4) is administered fairly so that it neither becomes a de facto “use it or lose it policy” nor results in inequities, such as where one employee works many hours, taking minimal time off, and another works fewer hours and takes more time off.

Unlimited paid time off under such a policy—depending on the facts of the case—very well may not constitute deferred compensation for past services requiring payment on termination under section 227.3. 

Separately, the Court held that a general release did not apply to claims for unpaid vacation because of Labor Code section 206.5.

Section 206.5 prohibits an employer from requiring an employee to release a claim for wages that are due and unpaid unless it has paid those wages. (§ 206.5, subd. (a).)27 Section 206.5 thus provides an exception to a general release of wage claims—known or unknown. That exception is limited, however. Wages are not considered “due” under the statute if the employer and employee have “a bona fide dispute” as to whether they are owed. (Chindarah v. Pick Up Stix, Inc. (2009) 171 Cal.App.4th 796, 803 (Chindarah).) Section 206.5 therefore does not preclude an employer and employee from “ ‘compromis[ing] a bona fide dispute over wages.’ ” 

At the time one of the plaintiffs signed a general release, she and EF had not engaged in negotiations about vacation pay due, or specified that the consideration in the release was the resolution of a “good faith dispute” about vacation pay.  Therefore, the vacation pay claim survived the general release because vacation pay is a form of wages, subject to section 206.5.

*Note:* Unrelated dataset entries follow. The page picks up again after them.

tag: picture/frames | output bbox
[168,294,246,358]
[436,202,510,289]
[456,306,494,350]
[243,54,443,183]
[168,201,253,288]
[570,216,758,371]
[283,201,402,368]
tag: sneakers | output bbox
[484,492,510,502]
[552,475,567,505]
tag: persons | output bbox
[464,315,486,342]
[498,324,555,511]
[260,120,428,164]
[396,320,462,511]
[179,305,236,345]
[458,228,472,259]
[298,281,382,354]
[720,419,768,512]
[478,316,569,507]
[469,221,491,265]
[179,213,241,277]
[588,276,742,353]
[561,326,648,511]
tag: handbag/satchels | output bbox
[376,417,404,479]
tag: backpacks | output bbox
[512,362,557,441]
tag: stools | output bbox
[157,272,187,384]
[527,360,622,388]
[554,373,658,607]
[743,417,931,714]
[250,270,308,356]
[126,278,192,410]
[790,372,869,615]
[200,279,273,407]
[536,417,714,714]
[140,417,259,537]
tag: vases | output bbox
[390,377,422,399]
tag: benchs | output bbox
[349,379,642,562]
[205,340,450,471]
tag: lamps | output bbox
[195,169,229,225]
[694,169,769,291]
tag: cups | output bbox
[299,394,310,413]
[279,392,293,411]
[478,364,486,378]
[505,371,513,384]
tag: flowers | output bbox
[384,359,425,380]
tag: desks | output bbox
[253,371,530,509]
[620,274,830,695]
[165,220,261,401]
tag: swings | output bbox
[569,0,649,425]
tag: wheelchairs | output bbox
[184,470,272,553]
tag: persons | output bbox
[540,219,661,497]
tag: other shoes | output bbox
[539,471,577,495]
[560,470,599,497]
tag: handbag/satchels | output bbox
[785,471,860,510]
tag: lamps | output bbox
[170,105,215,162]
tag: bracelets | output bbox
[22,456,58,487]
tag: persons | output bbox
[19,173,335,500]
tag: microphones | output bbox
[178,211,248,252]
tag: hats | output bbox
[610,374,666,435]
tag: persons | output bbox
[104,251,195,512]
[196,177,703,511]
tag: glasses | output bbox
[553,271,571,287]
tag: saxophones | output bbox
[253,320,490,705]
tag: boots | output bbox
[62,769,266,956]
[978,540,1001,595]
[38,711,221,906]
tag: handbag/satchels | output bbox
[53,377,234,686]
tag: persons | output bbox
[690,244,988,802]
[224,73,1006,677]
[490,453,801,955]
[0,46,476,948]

Finally, one of the plaintiffs moved to Virginia, years before her employment ended. She did, however, spend periods of time each year in California.  The Court of Appeal held that California’s vacation law, Labor Code section 227.3, did not apply to true non-residents performing most of their work outside California, and only sometimes working within California. The Court distinguished the California Supreme Court’s decision in Sullivan v. Oracle, which held that California has a strong interest in ensuring its overtime laws apply to non-residents if they perform substantial work in California.  The Court stated that overtime is not the same as vacation, and that Sullivan does not apply to all California wage and hour laws automatically.

The exclusion of a nonresident, temporary worker from section 227.3 does not implicate the same concerns as the exclusion of nonresidents from California’s overtime laws. Although section 227.3 serves the important goal of ensuring California workers do not forfeit vacation wages when their employment ends, it does not protect workers’ and the public’s health and safety or “expand[ ] the job market by giving employers an economic incentive to spread employment throughout the workforce” as do California’s overtime laws. 

To sum up: this case makes it difficult for employers to offer “unlimited vacation” without jumping a number of hurdles.  The Court here provides guidance, but much of it may not be binding because it is considered “dicta.” Certainly the Court is leaving open the possibility that unlimited vacation policies could be upheld without requiring payout at termination. But the Court’s guidance suggests that such policies will be the exception not the rule. 

Employers and their lawyers therefore should review “unlimited vacation” policies to see if they are worth pursuing, and whether they can be drafted to satisfy the Court’s guidance here.